_What to work on_
Reproduce verbatim the lines in the records below, from the one containing "Reviewing this picture, observe" through the one containing "Between concrete wall", both included.
# Dataset records start
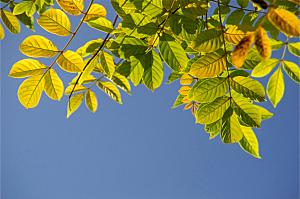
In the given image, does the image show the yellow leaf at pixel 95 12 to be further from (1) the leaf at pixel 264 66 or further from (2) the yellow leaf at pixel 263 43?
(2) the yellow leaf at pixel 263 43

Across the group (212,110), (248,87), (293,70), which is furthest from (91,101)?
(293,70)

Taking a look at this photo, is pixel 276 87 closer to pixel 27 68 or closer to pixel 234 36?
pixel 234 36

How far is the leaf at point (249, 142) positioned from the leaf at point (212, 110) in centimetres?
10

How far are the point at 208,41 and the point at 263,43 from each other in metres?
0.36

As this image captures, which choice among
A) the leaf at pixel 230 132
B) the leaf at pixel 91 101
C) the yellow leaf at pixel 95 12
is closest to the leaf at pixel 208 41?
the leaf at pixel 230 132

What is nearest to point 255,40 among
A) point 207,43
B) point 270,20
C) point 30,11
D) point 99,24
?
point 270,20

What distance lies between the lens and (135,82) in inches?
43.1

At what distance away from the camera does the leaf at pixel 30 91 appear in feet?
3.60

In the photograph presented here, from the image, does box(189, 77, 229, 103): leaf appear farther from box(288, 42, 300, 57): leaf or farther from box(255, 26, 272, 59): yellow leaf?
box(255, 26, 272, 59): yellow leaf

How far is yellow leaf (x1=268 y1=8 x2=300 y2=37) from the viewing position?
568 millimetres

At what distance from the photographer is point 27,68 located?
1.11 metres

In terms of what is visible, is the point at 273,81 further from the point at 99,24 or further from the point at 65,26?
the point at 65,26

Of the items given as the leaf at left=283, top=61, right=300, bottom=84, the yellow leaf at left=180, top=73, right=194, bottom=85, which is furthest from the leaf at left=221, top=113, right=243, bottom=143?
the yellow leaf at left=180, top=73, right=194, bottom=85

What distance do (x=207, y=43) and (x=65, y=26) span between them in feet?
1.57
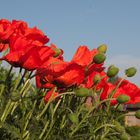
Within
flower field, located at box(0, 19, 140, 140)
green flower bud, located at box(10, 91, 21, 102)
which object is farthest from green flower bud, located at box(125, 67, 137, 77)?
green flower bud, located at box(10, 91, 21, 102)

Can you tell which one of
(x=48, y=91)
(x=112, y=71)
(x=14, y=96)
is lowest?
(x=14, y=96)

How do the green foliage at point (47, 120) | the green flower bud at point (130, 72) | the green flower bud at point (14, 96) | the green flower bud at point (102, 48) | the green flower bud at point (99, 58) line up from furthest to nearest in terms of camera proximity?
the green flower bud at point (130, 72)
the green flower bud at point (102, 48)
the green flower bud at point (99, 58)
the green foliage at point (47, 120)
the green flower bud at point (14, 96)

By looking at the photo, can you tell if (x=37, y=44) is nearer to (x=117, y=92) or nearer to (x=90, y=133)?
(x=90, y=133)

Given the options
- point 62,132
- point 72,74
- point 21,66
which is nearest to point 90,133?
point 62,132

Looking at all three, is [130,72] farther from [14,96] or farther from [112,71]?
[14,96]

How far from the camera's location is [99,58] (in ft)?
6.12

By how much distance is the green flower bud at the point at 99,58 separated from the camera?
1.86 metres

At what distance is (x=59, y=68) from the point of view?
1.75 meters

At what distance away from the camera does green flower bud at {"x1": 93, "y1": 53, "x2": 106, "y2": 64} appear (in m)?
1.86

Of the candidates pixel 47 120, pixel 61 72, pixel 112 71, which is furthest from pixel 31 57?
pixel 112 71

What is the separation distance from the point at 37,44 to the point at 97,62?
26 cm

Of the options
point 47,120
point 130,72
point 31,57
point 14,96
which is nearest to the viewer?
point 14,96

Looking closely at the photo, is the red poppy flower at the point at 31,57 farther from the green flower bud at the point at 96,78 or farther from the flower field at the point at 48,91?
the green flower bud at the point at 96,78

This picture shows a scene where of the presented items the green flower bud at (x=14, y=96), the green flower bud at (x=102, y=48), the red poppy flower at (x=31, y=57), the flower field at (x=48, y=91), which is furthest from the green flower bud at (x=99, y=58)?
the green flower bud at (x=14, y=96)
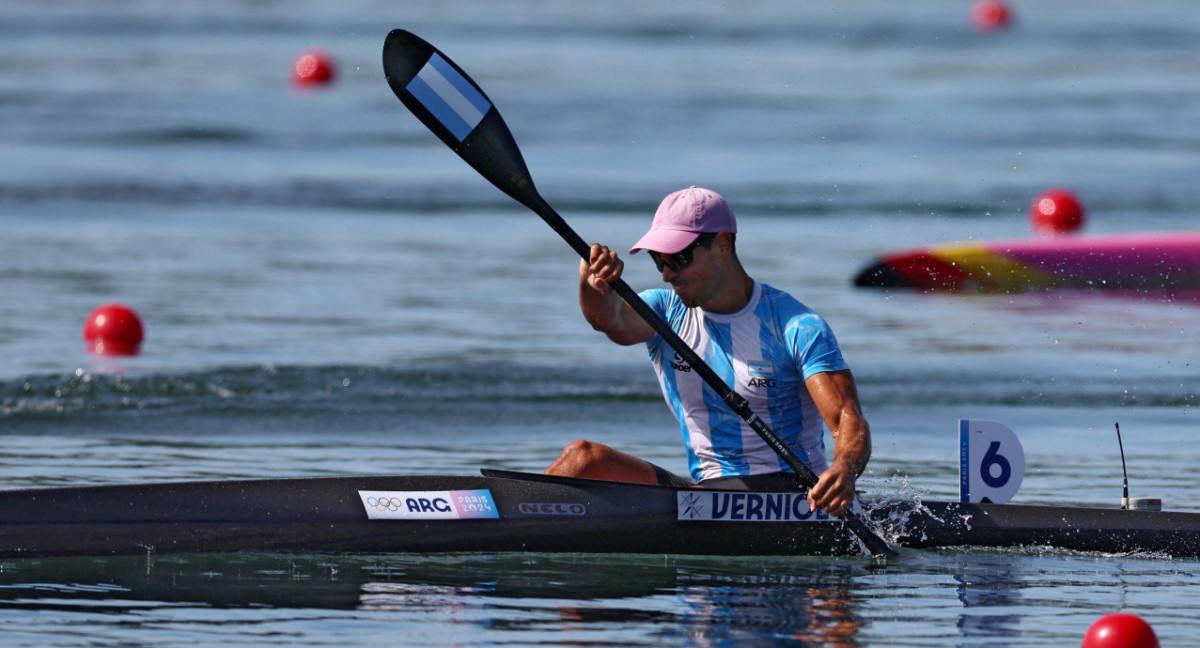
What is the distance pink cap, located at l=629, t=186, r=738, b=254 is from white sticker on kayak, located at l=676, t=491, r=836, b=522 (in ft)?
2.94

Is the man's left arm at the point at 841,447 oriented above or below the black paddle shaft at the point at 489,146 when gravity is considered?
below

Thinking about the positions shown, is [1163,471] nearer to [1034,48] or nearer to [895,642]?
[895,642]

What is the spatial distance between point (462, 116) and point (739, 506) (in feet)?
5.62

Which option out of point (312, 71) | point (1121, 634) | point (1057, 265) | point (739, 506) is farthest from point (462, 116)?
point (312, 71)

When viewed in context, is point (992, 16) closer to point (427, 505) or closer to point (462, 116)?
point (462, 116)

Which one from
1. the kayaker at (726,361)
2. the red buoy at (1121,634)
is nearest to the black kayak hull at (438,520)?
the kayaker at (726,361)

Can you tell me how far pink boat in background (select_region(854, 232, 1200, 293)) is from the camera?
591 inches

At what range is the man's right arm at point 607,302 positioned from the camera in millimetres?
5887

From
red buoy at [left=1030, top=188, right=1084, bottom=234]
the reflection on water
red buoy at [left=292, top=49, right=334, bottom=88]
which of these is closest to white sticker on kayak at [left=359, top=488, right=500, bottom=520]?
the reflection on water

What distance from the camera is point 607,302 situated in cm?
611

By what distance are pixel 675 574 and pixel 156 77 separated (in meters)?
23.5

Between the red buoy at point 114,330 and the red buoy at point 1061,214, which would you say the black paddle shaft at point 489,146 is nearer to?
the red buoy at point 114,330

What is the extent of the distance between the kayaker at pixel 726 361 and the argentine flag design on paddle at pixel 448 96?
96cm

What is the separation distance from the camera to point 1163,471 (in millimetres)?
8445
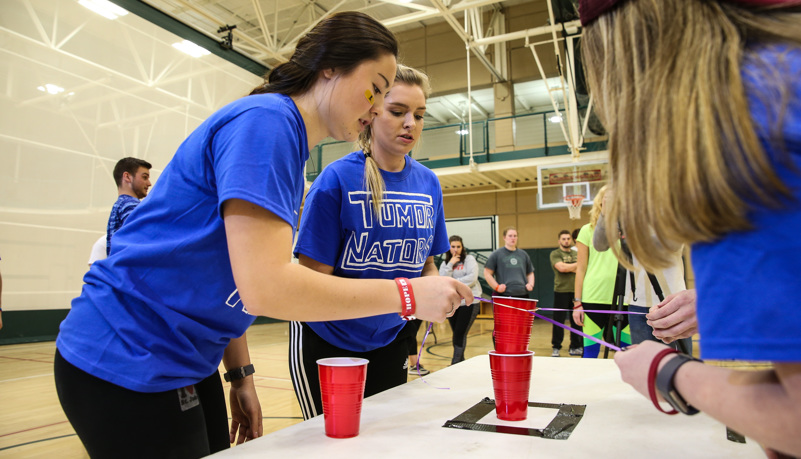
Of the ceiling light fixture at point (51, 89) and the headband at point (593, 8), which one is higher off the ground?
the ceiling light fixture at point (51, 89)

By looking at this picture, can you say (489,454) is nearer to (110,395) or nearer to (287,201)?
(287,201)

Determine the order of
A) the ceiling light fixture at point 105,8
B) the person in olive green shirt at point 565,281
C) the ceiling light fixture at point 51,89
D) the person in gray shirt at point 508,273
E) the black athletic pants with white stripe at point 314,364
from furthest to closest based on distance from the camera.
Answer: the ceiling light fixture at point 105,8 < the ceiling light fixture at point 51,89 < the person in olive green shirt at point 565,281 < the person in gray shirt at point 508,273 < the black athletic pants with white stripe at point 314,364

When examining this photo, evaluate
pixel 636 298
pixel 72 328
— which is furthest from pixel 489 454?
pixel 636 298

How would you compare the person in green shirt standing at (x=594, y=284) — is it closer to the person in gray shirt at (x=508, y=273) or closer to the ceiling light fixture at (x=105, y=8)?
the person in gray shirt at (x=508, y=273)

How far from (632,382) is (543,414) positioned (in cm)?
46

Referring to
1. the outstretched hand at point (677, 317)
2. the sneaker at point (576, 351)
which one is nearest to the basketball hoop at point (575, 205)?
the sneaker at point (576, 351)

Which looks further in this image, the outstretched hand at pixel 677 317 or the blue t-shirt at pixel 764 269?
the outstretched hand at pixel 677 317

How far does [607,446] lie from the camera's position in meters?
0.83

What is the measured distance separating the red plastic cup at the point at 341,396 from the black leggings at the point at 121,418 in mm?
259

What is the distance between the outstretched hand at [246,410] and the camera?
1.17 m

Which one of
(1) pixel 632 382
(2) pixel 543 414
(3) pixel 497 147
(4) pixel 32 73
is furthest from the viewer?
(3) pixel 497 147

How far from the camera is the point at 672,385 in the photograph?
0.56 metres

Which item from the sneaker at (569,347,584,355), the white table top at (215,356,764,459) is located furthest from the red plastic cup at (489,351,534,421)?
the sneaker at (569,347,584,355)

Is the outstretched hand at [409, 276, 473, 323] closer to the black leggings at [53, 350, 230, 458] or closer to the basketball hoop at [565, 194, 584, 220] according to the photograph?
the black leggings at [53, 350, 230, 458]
# Dataset records end
# Dataset records start
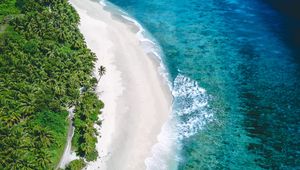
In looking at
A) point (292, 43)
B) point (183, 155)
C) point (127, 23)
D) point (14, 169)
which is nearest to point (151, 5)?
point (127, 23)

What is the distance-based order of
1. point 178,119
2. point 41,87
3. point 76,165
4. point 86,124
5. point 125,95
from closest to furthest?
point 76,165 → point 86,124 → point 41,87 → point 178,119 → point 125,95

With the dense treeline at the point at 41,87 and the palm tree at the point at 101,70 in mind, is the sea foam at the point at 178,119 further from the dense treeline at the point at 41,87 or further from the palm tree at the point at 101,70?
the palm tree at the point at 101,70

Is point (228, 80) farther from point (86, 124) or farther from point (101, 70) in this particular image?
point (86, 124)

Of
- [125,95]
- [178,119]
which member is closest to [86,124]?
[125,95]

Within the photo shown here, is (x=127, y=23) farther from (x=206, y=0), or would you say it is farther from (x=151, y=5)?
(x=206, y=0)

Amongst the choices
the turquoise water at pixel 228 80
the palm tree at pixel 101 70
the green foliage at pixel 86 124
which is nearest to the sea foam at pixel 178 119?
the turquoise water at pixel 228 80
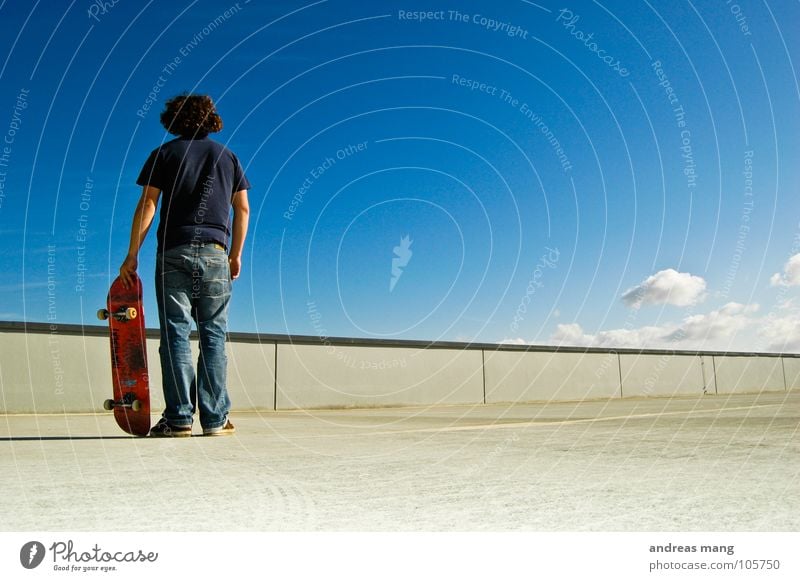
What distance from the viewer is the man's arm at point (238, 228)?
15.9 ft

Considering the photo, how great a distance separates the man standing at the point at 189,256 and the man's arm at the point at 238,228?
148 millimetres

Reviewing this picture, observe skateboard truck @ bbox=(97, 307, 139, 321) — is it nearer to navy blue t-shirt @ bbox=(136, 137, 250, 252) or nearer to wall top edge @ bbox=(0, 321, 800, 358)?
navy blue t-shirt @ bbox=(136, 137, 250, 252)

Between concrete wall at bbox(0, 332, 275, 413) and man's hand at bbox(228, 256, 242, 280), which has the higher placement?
# Dataset records end
_Written reply_
Reviewing this picture, observe skateboard truck @ bbox=(97, 307, 139, 321) — is it nearer to navy blue t-shirt @ bbox=(136, 137, 250, 252) or nearer to wall top edge @ bbox=(0, 321, 800, 358)?
navy blue t-shirt @ bbox=(136, 137, 250, 252)

Between concrete wall at bbox(0, 332, 275, 413) and man's hand at bbox(228, 256, 242, 280), which has the higher placement?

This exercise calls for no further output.